GG: What are the trajectories that you think is going through Italian art right now? From the inside the fear is that its "labyrinth system" is not connected with the international mazes, much more competitive and respectively connected.
MF: I believe that from this point of view the MiBAC is doing an excellent job of promoting and developing the artistic community that lives in our country. Thanks to the activities of the Italian Council, they promote Italian art internationally by supporting the production of new works that will then be exhibited in important institutions abroad. At the same time, they also undertake to organize occasions in which foreign curators are given the opportunity to come to Italy and do studio visits with artists. For six years I have lived in London and I see Italy from Stromboli in the first place which is a particular place; transit frequently between Milan and Naples which I consider a city of great dynamism due to the respective artistic scenes, which I find most fervent today a few years ago.
GG: Have you ever lost and found yourself?
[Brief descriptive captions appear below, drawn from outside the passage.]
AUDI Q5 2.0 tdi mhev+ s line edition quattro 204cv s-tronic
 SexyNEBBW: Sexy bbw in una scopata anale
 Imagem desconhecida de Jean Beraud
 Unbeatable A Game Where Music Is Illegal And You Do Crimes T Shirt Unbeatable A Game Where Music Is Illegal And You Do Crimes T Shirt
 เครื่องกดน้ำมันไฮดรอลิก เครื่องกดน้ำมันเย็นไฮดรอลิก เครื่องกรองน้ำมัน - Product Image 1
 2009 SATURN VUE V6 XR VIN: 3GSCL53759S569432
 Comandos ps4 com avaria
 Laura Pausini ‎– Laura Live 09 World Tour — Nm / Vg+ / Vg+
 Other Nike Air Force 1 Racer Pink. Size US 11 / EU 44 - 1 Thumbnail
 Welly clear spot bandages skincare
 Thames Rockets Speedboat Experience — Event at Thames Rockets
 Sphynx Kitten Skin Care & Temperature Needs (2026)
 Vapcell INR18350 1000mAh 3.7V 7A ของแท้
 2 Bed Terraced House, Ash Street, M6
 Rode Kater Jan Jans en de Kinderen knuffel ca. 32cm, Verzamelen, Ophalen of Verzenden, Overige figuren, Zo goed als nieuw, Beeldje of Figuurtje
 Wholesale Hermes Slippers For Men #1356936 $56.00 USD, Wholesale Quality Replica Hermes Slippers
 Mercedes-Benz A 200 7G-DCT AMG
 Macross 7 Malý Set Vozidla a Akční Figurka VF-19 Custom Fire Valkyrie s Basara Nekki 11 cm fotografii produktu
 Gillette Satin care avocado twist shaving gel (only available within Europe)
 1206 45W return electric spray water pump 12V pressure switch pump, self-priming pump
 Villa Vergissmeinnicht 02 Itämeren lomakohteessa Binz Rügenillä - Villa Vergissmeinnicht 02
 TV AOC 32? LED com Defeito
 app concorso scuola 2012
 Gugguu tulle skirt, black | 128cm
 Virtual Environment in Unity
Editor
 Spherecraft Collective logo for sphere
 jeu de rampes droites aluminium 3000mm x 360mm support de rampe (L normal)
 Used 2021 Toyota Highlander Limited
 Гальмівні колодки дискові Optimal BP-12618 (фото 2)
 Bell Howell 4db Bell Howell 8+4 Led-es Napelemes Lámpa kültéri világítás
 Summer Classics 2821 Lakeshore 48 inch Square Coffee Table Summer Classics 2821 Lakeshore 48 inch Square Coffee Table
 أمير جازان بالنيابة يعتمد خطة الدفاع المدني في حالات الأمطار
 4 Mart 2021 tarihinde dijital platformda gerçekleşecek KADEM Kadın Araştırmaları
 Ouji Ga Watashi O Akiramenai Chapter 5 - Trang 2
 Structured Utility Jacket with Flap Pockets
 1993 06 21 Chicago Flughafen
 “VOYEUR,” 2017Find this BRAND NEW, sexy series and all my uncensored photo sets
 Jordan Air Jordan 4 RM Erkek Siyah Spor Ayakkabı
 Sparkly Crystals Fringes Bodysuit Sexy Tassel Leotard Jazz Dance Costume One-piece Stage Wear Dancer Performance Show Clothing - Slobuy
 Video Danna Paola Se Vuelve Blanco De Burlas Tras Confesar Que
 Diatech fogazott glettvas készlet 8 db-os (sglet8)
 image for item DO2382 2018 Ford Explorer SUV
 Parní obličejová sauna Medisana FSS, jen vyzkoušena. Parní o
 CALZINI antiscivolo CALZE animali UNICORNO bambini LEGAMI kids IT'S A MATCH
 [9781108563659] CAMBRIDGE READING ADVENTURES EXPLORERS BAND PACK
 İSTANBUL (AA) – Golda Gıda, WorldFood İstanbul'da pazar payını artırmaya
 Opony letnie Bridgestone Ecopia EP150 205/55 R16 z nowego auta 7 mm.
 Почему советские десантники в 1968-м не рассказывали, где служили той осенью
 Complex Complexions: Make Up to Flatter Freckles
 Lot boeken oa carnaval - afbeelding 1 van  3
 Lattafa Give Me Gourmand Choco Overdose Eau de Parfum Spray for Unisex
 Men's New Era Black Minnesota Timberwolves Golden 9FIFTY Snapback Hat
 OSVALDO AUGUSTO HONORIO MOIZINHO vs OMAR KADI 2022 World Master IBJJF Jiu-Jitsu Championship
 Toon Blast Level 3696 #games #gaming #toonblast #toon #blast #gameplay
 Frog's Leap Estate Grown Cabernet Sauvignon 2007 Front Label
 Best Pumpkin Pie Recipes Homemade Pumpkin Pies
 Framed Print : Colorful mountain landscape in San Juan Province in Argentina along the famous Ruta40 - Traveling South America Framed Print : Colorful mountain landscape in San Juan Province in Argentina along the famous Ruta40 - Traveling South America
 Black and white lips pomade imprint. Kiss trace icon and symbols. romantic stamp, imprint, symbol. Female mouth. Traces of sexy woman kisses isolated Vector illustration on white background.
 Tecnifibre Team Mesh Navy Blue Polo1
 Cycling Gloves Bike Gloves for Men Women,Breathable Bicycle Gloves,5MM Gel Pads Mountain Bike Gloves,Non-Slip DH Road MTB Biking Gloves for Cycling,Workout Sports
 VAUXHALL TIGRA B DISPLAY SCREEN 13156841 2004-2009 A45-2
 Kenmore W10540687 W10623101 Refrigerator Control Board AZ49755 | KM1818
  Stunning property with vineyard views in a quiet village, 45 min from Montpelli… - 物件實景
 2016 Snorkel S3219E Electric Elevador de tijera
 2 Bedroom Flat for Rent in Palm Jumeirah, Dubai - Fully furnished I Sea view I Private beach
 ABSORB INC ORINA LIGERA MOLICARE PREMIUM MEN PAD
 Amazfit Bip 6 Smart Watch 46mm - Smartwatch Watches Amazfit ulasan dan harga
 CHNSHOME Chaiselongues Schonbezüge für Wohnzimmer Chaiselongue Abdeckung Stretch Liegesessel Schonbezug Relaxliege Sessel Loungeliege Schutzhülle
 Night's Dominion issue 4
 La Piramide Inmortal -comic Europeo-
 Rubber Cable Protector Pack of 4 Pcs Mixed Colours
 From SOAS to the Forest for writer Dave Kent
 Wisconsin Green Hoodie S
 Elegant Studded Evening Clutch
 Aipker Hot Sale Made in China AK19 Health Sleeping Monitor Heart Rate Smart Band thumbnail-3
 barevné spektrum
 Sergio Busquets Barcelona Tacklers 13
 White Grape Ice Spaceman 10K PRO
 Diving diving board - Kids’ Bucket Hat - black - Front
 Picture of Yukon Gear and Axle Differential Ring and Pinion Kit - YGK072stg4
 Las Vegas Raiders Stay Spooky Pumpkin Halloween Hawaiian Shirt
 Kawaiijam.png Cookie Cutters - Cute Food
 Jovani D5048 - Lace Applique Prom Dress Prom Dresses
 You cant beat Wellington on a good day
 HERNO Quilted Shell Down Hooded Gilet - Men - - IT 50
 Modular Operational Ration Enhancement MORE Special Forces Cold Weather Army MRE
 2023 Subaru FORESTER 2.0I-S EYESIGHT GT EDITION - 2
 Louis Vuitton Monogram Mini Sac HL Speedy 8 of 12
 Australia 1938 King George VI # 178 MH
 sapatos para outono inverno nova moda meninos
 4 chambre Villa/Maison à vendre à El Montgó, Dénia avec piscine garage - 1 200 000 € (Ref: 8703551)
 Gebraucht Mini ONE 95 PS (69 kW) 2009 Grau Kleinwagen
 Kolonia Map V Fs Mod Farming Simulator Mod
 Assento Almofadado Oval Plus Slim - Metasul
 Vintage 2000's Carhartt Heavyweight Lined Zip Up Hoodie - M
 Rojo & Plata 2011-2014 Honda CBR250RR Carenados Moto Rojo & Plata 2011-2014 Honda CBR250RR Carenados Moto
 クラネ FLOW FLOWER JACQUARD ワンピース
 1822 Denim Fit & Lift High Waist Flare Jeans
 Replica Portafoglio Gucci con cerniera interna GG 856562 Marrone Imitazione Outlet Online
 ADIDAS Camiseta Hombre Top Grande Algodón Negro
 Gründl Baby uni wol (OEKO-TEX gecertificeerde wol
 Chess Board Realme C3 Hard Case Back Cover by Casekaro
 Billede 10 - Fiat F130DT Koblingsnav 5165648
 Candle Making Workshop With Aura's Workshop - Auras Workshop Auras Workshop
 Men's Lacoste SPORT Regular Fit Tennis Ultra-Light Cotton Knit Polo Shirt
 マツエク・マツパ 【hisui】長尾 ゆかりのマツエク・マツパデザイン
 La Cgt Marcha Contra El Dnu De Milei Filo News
MF: Yes, more than once. The first one was in Venice, I was five and I went to visit the city with my parents. While they, perhaps attracted by the glint of silver, stopped to look at the crowded stalls of the antique dealers in Campo San Maurizio, I went into the streets in pursuit of a flock of pigeons. I had never seen so many birds all together. Perhaps an omen. In some cultures, such as Shinto, they are very powerful symbols. On that occasion I did not feel a feeling of fear, I was in a time dilated in peaceful waiting to be found again. Venice has a typically medieval, tight and labyrinthine urban texture, practically unchanged since the era of Marco Polo. The writer Tiziano Scarpa advises those who visit Venice to follow the labyrinth, not to fight it and to let themselves be guided by their instinct through the branches, the salizades and the crosere. In 1988 Jean Baudrillard writes about Suite Vénitienne - the work of Sophie Calle in which the French artist chases for just two weeks the newly known Henri B - that Venice is a trap, a labyrinth that always leads back to the same places and where everyone they meet and continually recognize. The only way not to be seen is to be the pursuer and to trust that the pursued will not turn around, otherwise the roles would be reversed.